The development plan was carried out under the government of President Alejandro Toledo and the gas fields became operational in August 2004.

==Gas fields==
The gas fields are located in Ucayali Basin. According to data verified by the international energy consulting firm Gaffney, Cline & Associates, the Camisea gas fields contain about 13.4 Tcuft of natural gas and 482 Moilbbl of natural gas liquids.

==Pipelines==
Two pipelines carry natural gas from the Camisea gas fields. The 540 km Camisea pipeline traverses through the steep Andes mountains, and terminates within the Paracas National Reservation (Ica Region) at the Pisco terminal. It passes through the Malvinas plant, where liquefied petroleum gas (propane and heavier liquids) is separated from natural gas. The pipeline has capacity of 450 Mcuft/d. The second 714 km natural gas pipeline runs from Malvinas along the coast to Lima and Callao for distribution to residents and industries in the capital city. LPG is exported through the Pisco terminal. This pipeline system is operated by Transportadora de Gas Peruano, a consortium of Tecgas, Pluspetrol, Hunt Oil Company, SK Corporation, Sonatrach and Grana y Montero.

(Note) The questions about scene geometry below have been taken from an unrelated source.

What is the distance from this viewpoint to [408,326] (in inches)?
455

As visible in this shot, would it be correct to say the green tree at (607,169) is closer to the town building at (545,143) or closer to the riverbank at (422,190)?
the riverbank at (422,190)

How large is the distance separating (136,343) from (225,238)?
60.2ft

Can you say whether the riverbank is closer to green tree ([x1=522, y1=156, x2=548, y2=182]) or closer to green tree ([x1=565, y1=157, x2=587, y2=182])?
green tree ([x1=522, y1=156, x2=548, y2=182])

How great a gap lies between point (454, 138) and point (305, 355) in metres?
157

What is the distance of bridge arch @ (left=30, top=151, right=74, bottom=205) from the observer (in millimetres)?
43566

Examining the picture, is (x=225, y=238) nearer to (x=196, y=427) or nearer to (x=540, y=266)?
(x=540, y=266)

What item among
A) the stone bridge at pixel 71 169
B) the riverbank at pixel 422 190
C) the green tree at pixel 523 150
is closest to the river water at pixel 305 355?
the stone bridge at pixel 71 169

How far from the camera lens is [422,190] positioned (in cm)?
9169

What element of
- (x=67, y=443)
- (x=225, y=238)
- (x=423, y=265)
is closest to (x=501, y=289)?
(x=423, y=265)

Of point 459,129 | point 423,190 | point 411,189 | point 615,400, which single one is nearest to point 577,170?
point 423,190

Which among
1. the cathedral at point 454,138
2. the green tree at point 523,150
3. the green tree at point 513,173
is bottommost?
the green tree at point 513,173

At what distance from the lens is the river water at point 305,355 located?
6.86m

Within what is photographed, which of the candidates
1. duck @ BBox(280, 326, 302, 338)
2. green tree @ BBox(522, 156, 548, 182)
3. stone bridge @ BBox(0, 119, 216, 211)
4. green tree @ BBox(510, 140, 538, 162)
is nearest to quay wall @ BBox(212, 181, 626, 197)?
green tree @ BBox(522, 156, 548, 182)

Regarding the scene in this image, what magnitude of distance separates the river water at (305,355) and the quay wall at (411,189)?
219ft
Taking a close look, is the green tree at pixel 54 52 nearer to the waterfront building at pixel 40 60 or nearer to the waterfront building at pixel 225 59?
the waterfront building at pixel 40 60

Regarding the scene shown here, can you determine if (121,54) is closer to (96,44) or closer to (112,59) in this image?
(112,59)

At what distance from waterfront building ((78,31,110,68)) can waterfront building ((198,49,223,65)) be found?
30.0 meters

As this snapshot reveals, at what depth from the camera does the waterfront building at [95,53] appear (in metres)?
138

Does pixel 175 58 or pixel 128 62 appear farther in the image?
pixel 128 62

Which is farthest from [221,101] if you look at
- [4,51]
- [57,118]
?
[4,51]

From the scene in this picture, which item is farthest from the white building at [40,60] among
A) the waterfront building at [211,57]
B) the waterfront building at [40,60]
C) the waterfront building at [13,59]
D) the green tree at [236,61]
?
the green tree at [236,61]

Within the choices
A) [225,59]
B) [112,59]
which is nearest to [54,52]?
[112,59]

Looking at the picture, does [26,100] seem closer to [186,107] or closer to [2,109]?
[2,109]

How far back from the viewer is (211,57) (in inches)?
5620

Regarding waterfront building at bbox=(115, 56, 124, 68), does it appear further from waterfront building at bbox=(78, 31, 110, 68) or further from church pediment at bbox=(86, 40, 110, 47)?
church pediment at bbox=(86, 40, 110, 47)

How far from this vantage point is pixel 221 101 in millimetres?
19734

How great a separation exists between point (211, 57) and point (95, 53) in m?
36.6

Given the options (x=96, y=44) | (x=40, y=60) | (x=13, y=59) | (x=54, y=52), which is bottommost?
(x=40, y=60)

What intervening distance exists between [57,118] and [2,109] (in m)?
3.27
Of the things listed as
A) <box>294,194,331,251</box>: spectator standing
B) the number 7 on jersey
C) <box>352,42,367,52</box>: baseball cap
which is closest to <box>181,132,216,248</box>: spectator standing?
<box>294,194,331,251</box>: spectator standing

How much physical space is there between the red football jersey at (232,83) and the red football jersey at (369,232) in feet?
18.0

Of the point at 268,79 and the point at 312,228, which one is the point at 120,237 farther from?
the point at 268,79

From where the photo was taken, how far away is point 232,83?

In April 2007, Suez Energy and Kuntur Gas Transport unveiled rival proposals for pipelines to carry Camisea gas to southern Peru.

==Controversy==
Law 27133 was amended by Supreme Decree 050-2005, 006-2006 and 031-2004, both given by the Ministry of Energy and Mines. Those rules were signed by Alejandro Toledo, Pedro Pablo Kuczynski and Jaime Quijandria. This conduct would be unconstitutional because the President would have issued a Supreme Decree (No. 050-2005 and 006-2006) in open distortion of the law (Law 27,133), thus violating Article 118 (paragraph 8) of the Constitution, rule setting corresponding to the president, exercising the power of regulating laws without violating or distorting. For the above irregularities are accused former officials of the crimes of extortion, collusion, unfair and abuse of authority.

Under Article 384 of the Criminal Code sets out the demand-MEM-which makes the proper functional performance of public officials, is to ensure that interests of the State ", but" the conduct of former president and former minister (Clodomiro Sanchez) to allow modification of operation contracts for Block 88 that rule violated the Criminal Code. Under Article 376 of the Penal Code, abusive behavior is to violate the normative basis using the position that the subject (official) supports. This is arbitrary distorting an Act (27 133) through a Supreme Decree (050-2005 and 006-2006).

As of March 2006 there had been five spills along the pipeline. The latest one occurred on 4 March 2006, resulting in three injuries.

The UN has called for the "immediate suspension" of any plans to expand the Camisea Gas project, due to the high likelihood that by further intrusion into the Nahua-Nanti Reserve, several uncontacted and isolated tribes who live in the territory could be placed at risk of disease and death, as well as extreme scarcity brought on by disruption to game animals. The territory also serves as a buffer zone for Manu National Park, considered by UNESCO to be "the most biodiverse place on earth." Despite these concerns, an independent panel established by the Ex-Im Bank of the United States concluded, after five years of multi-disciplinary research, that the Camisea project has adhered to high environmental and social standards, and that its economic impact has been fundamental for Peru's economic growth.